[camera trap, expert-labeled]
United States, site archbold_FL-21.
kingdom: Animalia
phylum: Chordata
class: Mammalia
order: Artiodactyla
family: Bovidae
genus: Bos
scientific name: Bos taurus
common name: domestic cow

**Problem requirements:**
Set down the records again without altering a word.

**Reply:**
[camera trap, expert-labeled]
United States, site archbold_FL-21.
kingdom: Animalia
phylum: Chordata
class: Mammalia
order: Artiodactyla
family: Bovidae
genus: Bos
scientific name: Bos taurus
common name: domestic cow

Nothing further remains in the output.